The first thing to know about pigs is that they are not vegetarians. They are omnivores and their food choices pose no ethical dilemmas for them. Left to their own devices, pigs will readily eat meat. They will eat pork. They will even eat people. If you’ve ever seen the Guy Ritchie film Snatch, starring Brad Pitt, you’ll know what I’m talking about. For those who haven’t seen it, there’s a scene where a boxing fixer/London crime kingpin, played by the inimitable Alan Ford, feeds snitches and chronic debtors to his pigs. And it’s not just a fanciful plot element in screenplays. There are documented cases of farmers who’ve had heart attacks or seizures whilst cleaning out the pigsty, later to be discovered and identified only by their dental fillings or wedding rings. But enough of the macabre.
Instead, let me offer some lighter and loftier thoughts on Plato’s Republic, specifically that part of the treatise (369b-376e) where Glaucon likens Socrates’s “First City”—a polity he describes as “true” (alēthēs), and “healthy” (hugiēs), one characterized by communitarian values and vegetarian simplicity—to a city fit only for pigs (huōn polis). I hope at least partially to answer two questions here: Why pigs? And, relatedly, why the plant-based diet, which is so much at the forefront of thinking these days about sustainable living in the new climatic regime?

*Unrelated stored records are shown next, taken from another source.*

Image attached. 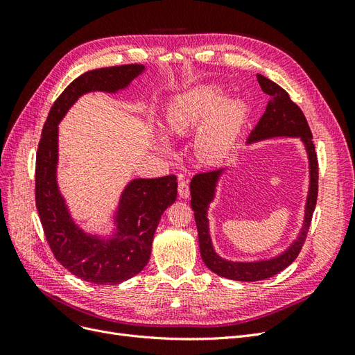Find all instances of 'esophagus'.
<instances>
[{
    "mask_svg": "<svg viewBox=\"0 0 355 355\" xmlns=\"http://www.w3.org/2000/svg\"><path fill=\"white\" fill-rule=\"evenodd\" d=\"M178 192L180 198H188L189 197V185L188 182L184 178H179V185H178Z\"/></svg>",
    "mask_w": 355,
    "mask_h": 355,
    "instance_id": "34e87169",
    "label": "esophagus"
}]
</instances>
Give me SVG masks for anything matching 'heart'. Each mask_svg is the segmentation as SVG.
Instances as JSON below:
<instances>
[{
	"label": "heart",
	"mask_w": 355,
	"mask_h": 355,
	"mask_svg": "<svg viewBox=\"0 0 355 355\" xmlns=\"http://www.w3.org/2000/svg\"><path fill=\"white\" fill-rule=\"evenodd\" d=\"M247 108L241 101H223V94L213 85H200L179 94L167 106L166 130L170 135H187L200 123L196 135V151L207 163L227 157L245 121ZM158 146L168 149L159 137Z\"/></svg>",
	"instance_id": "b5f03b06"
}]
</instances>
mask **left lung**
I'll list each match as a JSON object with an SVG mask.
<instances>
[{"instance_id": "8db88e82", "label": "left lung", "mask_w": 355, "mask_h": 355, "mask_svg": "<svg viewBox=\"0 0 355 355\" xmlns=\"http://www.w3.org/2000/svg\"><path fill=\"white\" fill-rule=\"evenodd\" d=\"M256 77L263 93L270 96V102H268L266 110L261 116L259 123L256 124L253 132L250 133L247 144L265 141V139L271 137H299L305 145L308 154L309 189L305 204V218L302 230H300L297 239L290 244L288 249H286L283 253L275 257H271V259L254 262H234L223 259V257H220L214 252L207 219L209 206L214 198L218 180L222 176L225 168L198 173L192 178L189 185L191 207L194 210L196 216L200 253L202 257V262L206 263V266L214 274L235 282L265 280V278H270L278 272H282L284 268H287L296 259L305 243L318 194V161L315 154V146L313 142V133L309 130V125L306 123L304 112L300 111V108L295 102H292L288 93L284 89H282L280 85L271 80H268L261 73H257Z\"/></svg>"}]
</instances>
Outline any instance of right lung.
Instances as JSON below:
<instances>
[{"instance_id": "add662e5", "label": "right lung", "mask_w": 355, "mask_h": 355, "mask_svg": "<svg viewBox=\"0 0 355 355\" xmlns=\"http://www.w3.org/2000/svg\"><path fill=\"white\" fill-rule=\"evenodd\" d=\"M144 71V65L130 63L80 75L53 103L38 145L35 202L50 249L71 274L94 284H120L144 270L161 214L176 201L178 182L175 175L130 180L114 214L115 232L108 239L87 234L72 219L59 191L58 125L80 96L116 93Z\"/></svg>"}]
</instances>
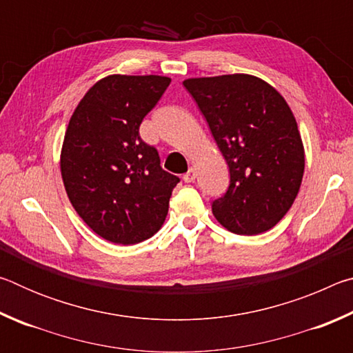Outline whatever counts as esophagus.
Here are the masks:
<instances>
[{"mask_svg":"<svg viewBox=\"0 0 353 353\" xmlns=\"http://www.w3.org/2000/svg\"><path fill=\"white\" fill-rule=\"evenodd\" d=\"M196 176H198V174H196V170L193 168V166H191V168H188V171L183 174V181L185 182H193Z\"/></svg>","mask_w":353,"mask_h":353,"instance_id":"1","label":"esophagus"}]
</instances>
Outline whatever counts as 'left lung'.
I'll list each match as a JSON object with an SVG mask.
<instances>
[{
	"mask_svg": "<svg viewBox=\"0 0 353 353\" xmlns=\"http://www.w3.org/2000/svg\"><path fill=\"white\" fill-rule=\"evenodd\" d=\"M194 98L229 165L230 185L213 201L218 223L236 235L272 229L299 193L305 152L296 118L282 94L260 77H191Z\"/></svg>",
	"mask_w": 353,
	"mask_h": 353,
	"instance_id": "left-lung-1",
	"label": "left lung"
}]
</instances>
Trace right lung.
Here are the masks:
<instances>
[{
	"mask_svg": "<svg viewBox=\"0 0 353 353\" xmlns=\"http://www.w3.org/2000/svg\"><path fill=\"white\" fill-rule=\"evenodd\" d=\"M166 76L112 74L85 93L70 118L61 172L77 214L104 240L137 244L157 234L179 177L160 166L140 124L162 98Z\"/></svg>",
	"mask_w": 353,
	"mask_h": 353,
	"instance_id": "1",
	"label": "right lung"
}]
</instances>
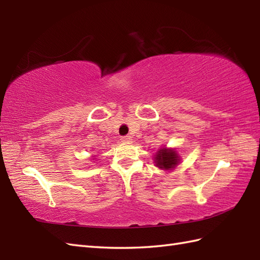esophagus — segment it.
Segmentation results:
<instances>
[{
	"label": "esophagus",
	"instance_id": "esophagus-1",
	"mask_svg": "<svg viewBox=\"0 0 260 260\" xmlns=\"http://www.w3.org/2000/svg\"><path fill=\"white\" fill-rule=\"evenodd\" d=\"M120 141L123 142V143H131V142H132V137L128 136V135H127V136H123V137H121V139H120Z\"/></svg>",
	"mask_w": 260,
	"mask_h": 260
}]
</instances>
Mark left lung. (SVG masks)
Returning a JSON list of instances; mask_svg holds the SVG:
<instances>
[{"mask_svg": "<svg viewBox=\"0 0 260 260\" xmlns=\"http://www.w3.org/2000/svg\"><path fill=\"white\" fill-rule=\"evenodd\" d=\"M154 163L161 170H173L180 163V156L173 148H159L154 157Z\"/></svg>", "mask_w": 260, "mask_h": 260, "instance_id": "8db88e82", "label": "left lung"}]
</instances>
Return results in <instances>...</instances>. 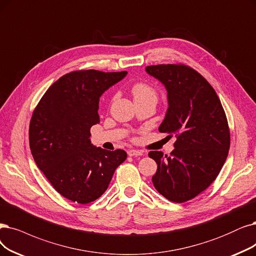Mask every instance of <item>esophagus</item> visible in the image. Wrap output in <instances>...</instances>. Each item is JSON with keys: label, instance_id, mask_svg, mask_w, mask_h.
<instances>
[{"label": "esophagus", "instance_id": "esophagus-1", "mask_svg": "<svg viewBox=\"0 0 256 256\" xmlns=\"http://www.w3.org/2000/svg\"><path fill=\"white\" fill-rule=\"evenodd\" d=\"M142 153L140 152V151H138V150H129L128 151V156H142Z\"/></svg>", "mask_w": 256, "mask_h": 256}]
</instances>
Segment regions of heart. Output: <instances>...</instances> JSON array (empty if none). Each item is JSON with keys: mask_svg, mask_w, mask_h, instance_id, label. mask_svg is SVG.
Returning <instances> with one entry per match:
<instances>
[{"mask_svg": "<svg viewBox=\"0 0 256 256\" xmlns=\"http://www.w3.org/2000/svg\"><path fill=\"white\" fill-rule=\"evenodd\" d=\"M131 94L134 96V102L140 100H158L156 90L151 85L144 83V82H138L131 87Z\"/></svg>", "mask_w": 256, "mask_h": 256, "instance_id": "1", "label": "heart"}]
</instances>
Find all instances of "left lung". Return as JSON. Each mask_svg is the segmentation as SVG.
I'll list each match as a JSON object with an SVG mask.
<instances>
[{"instance_id":"1","label":"left lung","mask_w":256,"mask_h":256,"mask_svg":"<svg viewBox=\"0 0 256 256\" xmlns=\"http://www.w3.org/2000/svg\"><path fill=\"white\" fill-rule=\"evenodd\" d=\"M168 92V110L160 132L176 136L170 156L150 151L158 164L154 188L167 200L185 202L205 191L228 156L230 130L216 90L193 68L184 64L146 67Z\"/></svg>"}]
</instances>
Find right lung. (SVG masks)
<instances>
[{
  "label": "right lung",
  "instance_id": "right-lung-1",
  "mask_svg": "<svg viewBox=\"0 0 256 256\" xmlns=\"http://www.w3.org/2000/svg\"><path fill=\"white\" fill-rule=\"evenodd\" d=\"M127 74L76 70L51 85L34 110L29 145L38 169L69 200L89 204L103 194L126 151L94 147L90 128L100 122V96Z\"/></svg>",
  "mask_w": 256,
  "mask_h": 256
}]
</instances>
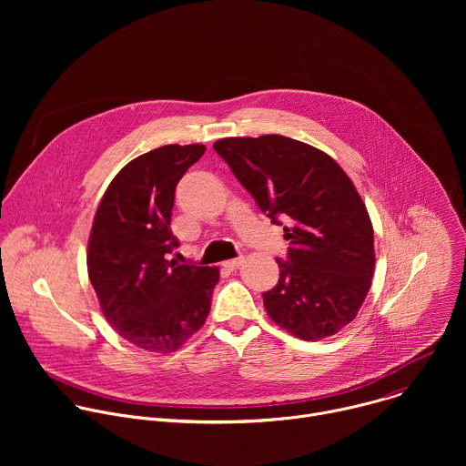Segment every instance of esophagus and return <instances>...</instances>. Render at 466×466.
<instances>
[{
    "label": "esophagus",
    "instance_id": "34e87169",
    "mask_svg": "<svg viewBox=\"0 0 466 466\" xmlns=\"http://www.w3.org/2000/svg\"><path fill=\"white\" fill-rule=\"evenodd\" d=\"M241 261H243V258H234V259H227L225 263H223V268H227L228 271H236L239 265H241Z\"/></svg>",
    "mask_w": 466,
    "mask_h": 466
}]
</instances>
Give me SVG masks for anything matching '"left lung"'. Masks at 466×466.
Returning <instances> with one entry per match:
<instances>
[{
    "label": "left lung",
    "mask_w": 466,
    "mask_h": 466,
    "mask_svg": "<svg viewBox=\"0 0 466 466\" xmlns=\"http://www.w3.org/2000/svg\"><path fill=\"white\" fill-rule=\"evenodd\" d=\"M216 153L259 210L286 221L288 259L265 291L268 315L291 336L319 341L358 315L374 275V230L365 203L326 153L280 135L223 138Z\"/></svg>",
    "instance_id": "8db88e82"
}]
</instances>
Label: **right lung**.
<instances>
[{"mask_svg":"<svg viewBox=\"0 0 466 466\" xmlns=\"http://www.w3.org/2000/svg\"><path fill=\"white\" fill-rule=\"evenodd\" d=\"M207 147L162 146L130 160L110 182L88 239V277L105 319L149 352H175L210 313L218 268L169 259L175 187Z\"/></svg>","mask_w":466,"mask_h":466,"instance_id":"obj_1","label":"right lung"}]
</instances>
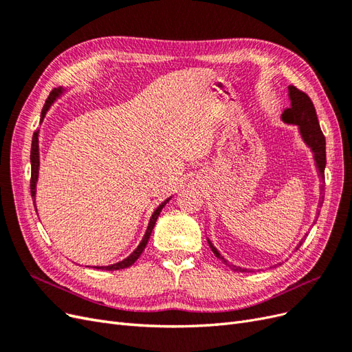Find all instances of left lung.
<instances>
[{
	"mask_svg": "<svg viewBox=\"0 0 352 352\" xmlns=\"http://www.w3.org/2000/svg\"><path fill=\"white\" fill-rule=\"evenodd\" d=\"M289 89V100H291V107L286 109L282 114V120L285 123H289V124H296L298 129H300V133H301V138L302 141L307 144V146L310 148V150L313 151L314 154V162H316V167L318 170V176L322 177V180L324 182V167H326V140H324V135L320 129V124H318V120H317V114H316V109L313 105V101L310 100V97L302 91H300L295 87H291L287 88ZM320 194H322V198L324 195V185L320 186ZM323 204V202L320 201V206ZM307 236V235H305ZM305 236L300 241V243L296 245L298 250L302 245V242L305 241ZM208 241V245L211 251L214 252V255L217 258H220L223 263H225L226 265H229V267L233 270V272H242V273H250L252 270L250 269H243V267H239V265H235L229 263L223 255L217 251V248L214 247V245L211 243L210 239Z\"/></svg>",
	"mask_w": 352,
	"mask_h": 352,
	"instance_id": "8db88e82",
	"label": "left lung"
}]
</instances>
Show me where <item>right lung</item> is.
<instances>
[{
	"instance_id": "add662e5",
	"label": "right lung",
	"mask_w": 352,
	"mask_h": 352,
	"mask_svg": "<svg viewBox=\"0 0 352 352\" xmlns=\"http://www.w3.org/2000/svg\"><path fill=\"white\" fill-rule=\"evenodd\" d=\"M63 91H65V89L58 88V89H54V91H52V92L50 94V97L47 98L44 109H42V113H41V122L44 120V117H45L47 111L50 110L51 104L56 101V98L58 97L60 94H63ZM38 136H39V131H35L34 136H32V148H30V166H32V175H30V195H32V198H34V201H35V195H36V182H38V173H39V144H38L39 141H38ZM170 199H172V197L167 198L166 201H163L162 204H160V206L155 208V211L153 212V216H151V219H150V223H148V228H146V232H145V235H144L141 243L138 245L136 250L129 255V257L122 260V261H119V263H116V264L101 265V267H100V265H97V267H95V269H100V270H120V269L129 267V265H132L138 258H140V255L142 254V251H144L145 247H146L148 239H150V236H151V232H153V229H154V225H155V221H157V219H158V216H160V212H162V210L164 208V206L167 204V202H168ZM35 210H36V204H35Z\"/></svg>"
}]
</instances>
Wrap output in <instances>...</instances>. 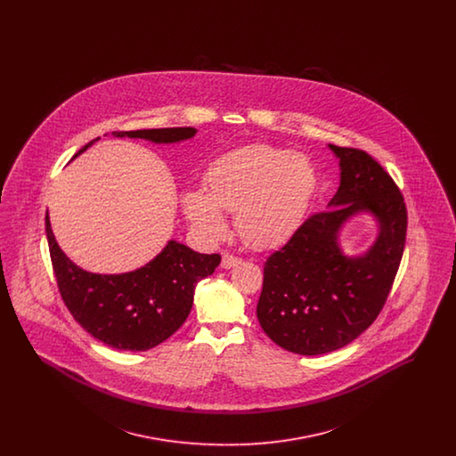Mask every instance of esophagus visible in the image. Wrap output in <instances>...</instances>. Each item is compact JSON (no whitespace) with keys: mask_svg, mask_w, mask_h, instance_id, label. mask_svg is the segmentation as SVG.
<instances>
[{"mask_svg":"<svg viewBox=\"0 0 456 456\" xmlns=\"http://www.w3.org/2000/svg\"><path fill=\"white\" fill-rule=\"evenodd\" d=\"M240 263V258L238 256H232V255H229V253H224V256H222V268H232V266H236Z\"/></svg>","mask_w":456,"mask_h":456,"instance_id":"esophagus-1","label":"esophagus"}]
</instances>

Plato’s First City is a simulation of civic origin. Socrates and his interlocuters begin by enumerating the fundaments of human life—food, shelter, clothes—and the practitioners necessary to provide such essentials: farmer, carpenter, weaver, cobbler, and, interestingly, medical doctor. Four or five persons minimally, Socrates surmises (with faux naïvité), are required to constitute a city. The fully developed community will be diverse and multifaceted but, it is expressly said, “not particularly large.” There will be wage earners (misthōtoi), but, because no war, no slaves. The quality of its citizens’ life together rivals the serene mise-en-scène of Edward Hicks’s iconic Peaceable Kingdom paintings: “They will produce bread, wine, clothing, and shoes,” Socrates says. “Once they’ve built houses and households, they’ll work naked and barefoot in summer, but be appropriately clad and shod in winter. For food, they’ll knead barley meal into cakes and bake wheat flour into loaves. They’ll lay their noble cakes and loaves on makeshift reed mats or clean leaves. Then,” he adds with a touch of quaintness,
reclining on couches strewn with bryony and myrtle, they’ll feast with their children, drink wine after dinner, and, crowned with garlands, sing hymns to the gods. They’ll take pleasure in sex with one another but, as a precaution against poverty or war, they will not produce children beyond their means.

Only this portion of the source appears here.